> **Consignes de l'exercice**
**a.** Répondez à ces questions sur le texte sur la sous-traitance :
(i) D'après l'article 1er du contrat-type, quel genre de transporteur le sous-traitant doit-il être ?
(ii) Que livre la société OCP dans les pharmacies ?
(iii) Avec quelle société la société OCP a-t-elle réalisé les opérations en cause ?
**b.** Remplacez « médicaments » par « produits de santé » dans le passage du texte sur la sous-traitance qui commence par « Or, si la société » et se poursuit jusqu'à « l'application du contrat-type. », puis recopiez ce passage.

> **Texte à lire**
L'article 1er du contrat-type sous-traitance définit celui-ci comme étant celui par lequel " une personne physique ou morale, l'opérateur de transport, contractuellement chargée de l'exécution d'opérations de transport, en confie de façon régulière et significative l'exécution en totalité ou en partie à une autre personne physique ou morale nécessairement transporteur public, ci-après dénommée le sous-traitant ".

Or, si la société OCP procède à des livraisons de médicaments dans les pharmacies, elle ne justifie pas de contrats de transports conclus avec les laboratoires, ni avec les pharmacies destinataires et ne précise d'ailleurs pas quel était son donneur d'ordre ; de plus à l'occasion des opérations de livraison aux pharmaciens qu'elle qualifie comme des opérations de transport, si tel avait été les cas, elle n'aurait pu sous-traiter leur exécution à la société Transports Cardoso sans agrément de son co-contractant et elle serait alors devenue un commissionnaire de transport ce qu'elle ne revendique pas ; en conséquence c'est à bon droit que les premiers juges ont estimé que la société OCP ne répondait à la qualification d'opérateur de transport, pour les opérations réalisées avec la société Transports Cardoso et a écarté l'application du contrat-type.

> **Données sources**
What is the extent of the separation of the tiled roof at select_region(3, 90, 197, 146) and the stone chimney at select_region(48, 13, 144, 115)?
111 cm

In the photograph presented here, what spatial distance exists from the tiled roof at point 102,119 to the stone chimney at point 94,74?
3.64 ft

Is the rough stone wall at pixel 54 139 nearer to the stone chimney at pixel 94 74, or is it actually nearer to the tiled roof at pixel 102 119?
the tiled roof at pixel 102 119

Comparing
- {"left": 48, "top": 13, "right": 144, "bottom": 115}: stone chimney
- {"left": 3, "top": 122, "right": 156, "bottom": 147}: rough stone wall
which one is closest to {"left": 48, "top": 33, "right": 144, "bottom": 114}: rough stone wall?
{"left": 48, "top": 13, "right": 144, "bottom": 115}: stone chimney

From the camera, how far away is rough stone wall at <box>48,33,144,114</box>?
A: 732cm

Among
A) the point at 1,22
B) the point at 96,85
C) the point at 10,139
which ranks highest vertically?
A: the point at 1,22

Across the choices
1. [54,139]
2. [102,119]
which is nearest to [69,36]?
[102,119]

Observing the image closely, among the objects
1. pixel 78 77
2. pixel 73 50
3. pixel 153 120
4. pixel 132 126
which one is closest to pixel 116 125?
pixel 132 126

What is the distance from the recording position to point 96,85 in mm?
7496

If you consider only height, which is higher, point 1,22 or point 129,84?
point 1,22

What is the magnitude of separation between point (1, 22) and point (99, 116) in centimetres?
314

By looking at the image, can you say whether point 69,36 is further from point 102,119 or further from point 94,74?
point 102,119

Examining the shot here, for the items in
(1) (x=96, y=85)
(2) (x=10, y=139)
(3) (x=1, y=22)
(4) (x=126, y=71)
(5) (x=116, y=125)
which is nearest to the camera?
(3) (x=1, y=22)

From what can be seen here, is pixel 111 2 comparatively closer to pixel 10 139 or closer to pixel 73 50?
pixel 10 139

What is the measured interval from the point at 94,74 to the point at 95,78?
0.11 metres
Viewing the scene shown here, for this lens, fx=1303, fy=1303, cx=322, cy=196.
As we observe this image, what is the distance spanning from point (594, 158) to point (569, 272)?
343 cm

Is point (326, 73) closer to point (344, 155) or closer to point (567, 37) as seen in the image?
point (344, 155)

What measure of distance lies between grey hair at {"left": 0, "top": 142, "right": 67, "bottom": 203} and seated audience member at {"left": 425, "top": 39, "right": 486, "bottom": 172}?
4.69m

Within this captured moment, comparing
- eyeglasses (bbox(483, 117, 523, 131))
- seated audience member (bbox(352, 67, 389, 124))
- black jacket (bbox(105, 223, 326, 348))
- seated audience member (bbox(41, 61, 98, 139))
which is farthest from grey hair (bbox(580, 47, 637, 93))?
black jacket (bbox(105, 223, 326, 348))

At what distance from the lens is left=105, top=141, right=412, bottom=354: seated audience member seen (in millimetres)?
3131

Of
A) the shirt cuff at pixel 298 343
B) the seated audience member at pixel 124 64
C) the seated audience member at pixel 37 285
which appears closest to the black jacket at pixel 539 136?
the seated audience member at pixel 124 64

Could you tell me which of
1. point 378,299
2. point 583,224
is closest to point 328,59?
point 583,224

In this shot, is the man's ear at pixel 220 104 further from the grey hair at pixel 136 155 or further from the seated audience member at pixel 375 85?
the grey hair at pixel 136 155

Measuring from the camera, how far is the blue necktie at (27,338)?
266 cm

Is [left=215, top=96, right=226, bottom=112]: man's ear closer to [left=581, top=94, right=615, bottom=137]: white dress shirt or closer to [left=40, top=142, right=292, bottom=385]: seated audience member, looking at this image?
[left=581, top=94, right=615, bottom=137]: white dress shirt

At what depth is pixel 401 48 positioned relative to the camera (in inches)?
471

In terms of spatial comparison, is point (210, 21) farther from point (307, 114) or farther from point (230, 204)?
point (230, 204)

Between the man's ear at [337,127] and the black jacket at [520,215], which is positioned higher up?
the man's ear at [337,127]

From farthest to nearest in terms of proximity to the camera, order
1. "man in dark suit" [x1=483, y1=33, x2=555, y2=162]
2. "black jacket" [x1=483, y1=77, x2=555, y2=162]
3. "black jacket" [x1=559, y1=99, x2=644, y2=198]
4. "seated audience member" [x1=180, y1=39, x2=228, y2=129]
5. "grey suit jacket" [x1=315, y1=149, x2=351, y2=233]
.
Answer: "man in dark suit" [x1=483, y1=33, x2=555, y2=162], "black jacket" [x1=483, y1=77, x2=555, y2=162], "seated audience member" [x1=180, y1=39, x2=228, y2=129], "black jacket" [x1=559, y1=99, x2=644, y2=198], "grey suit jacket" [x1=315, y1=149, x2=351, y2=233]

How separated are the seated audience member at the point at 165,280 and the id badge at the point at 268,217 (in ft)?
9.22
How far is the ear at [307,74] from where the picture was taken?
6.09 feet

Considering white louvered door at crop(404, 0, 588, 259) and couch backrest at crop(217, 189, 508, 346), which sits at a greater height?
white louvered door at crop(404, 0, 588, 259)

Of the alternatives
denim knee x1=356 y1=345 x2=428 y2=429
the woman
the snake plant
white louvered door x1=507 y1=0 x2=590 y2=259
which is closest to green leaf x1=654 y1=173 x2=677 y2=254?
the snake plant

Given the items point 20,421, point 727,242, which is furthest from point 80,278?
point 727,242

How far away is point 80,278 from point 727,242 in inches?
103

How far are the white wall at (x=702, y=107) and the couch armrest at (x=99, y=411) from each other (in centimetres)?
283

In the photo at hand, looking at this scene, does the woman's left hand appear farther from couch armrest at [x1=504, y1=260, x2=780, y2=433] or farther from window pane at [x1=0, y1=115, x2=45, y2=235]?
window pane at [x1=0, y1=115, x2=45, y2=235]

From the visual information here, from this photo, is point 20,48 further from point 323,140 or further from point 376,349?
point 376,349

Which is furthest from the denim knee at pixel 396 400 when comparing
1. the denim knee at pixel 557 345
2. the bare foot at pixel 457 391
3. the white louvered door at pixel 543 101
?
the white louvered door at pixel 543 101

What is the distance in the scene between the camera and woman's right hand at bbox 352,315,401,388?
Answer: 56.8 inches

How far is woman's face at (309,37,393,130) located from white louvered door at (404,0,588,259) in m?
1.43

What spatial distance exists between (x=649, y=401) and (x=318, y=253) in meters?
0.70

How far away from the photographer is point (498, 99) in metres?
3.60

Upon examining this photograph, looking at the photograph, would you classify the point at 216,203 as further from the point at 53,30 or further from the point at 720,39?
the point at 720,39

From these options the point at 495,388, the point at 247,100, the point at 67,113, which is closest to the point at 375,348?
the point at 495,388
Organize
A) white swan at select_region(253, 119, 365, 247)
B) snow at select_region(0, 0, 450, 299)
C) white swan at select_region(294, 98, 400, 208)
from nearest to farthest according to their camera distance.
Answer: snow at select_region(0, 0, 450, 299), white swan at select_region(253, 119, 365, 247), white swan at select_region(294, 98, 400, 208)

> **Corrigé**
**a.**
(i) Un transporteur public.
(ii) Des médicaments.
(iii) La société Transports Cardoso.

**b.**
Or, si la société OCP procède à des livraisons de produits de santé dans les pharmacies, elle ne justifie pas de contrats de transports conclus avec les laboratoires, ni avec les pharmacies destinataires et ne précise d'ailleurs pas quel était son donneur d'ordre ; de plus à l'occasion des opérations de livraison aux pharmaciens qu'elle qualifie comme des opérations de transport, si tel avait été les cas, elle n'aurait pu sous-traiter leur exécution à la société Transports Cardoso sans agrément de son co-contractant et elle serait alors devenue un commissionnaire de transport ce qu'elle ne revendique pas ; en conséquence c'est à bon droit que les premiers juges ont estimé que la société OCP ne répondait à la qualification d'opérateur de transport, pour les opérations réalisées avec la société Transports Cardoso et a écarté l'application du contrat-type.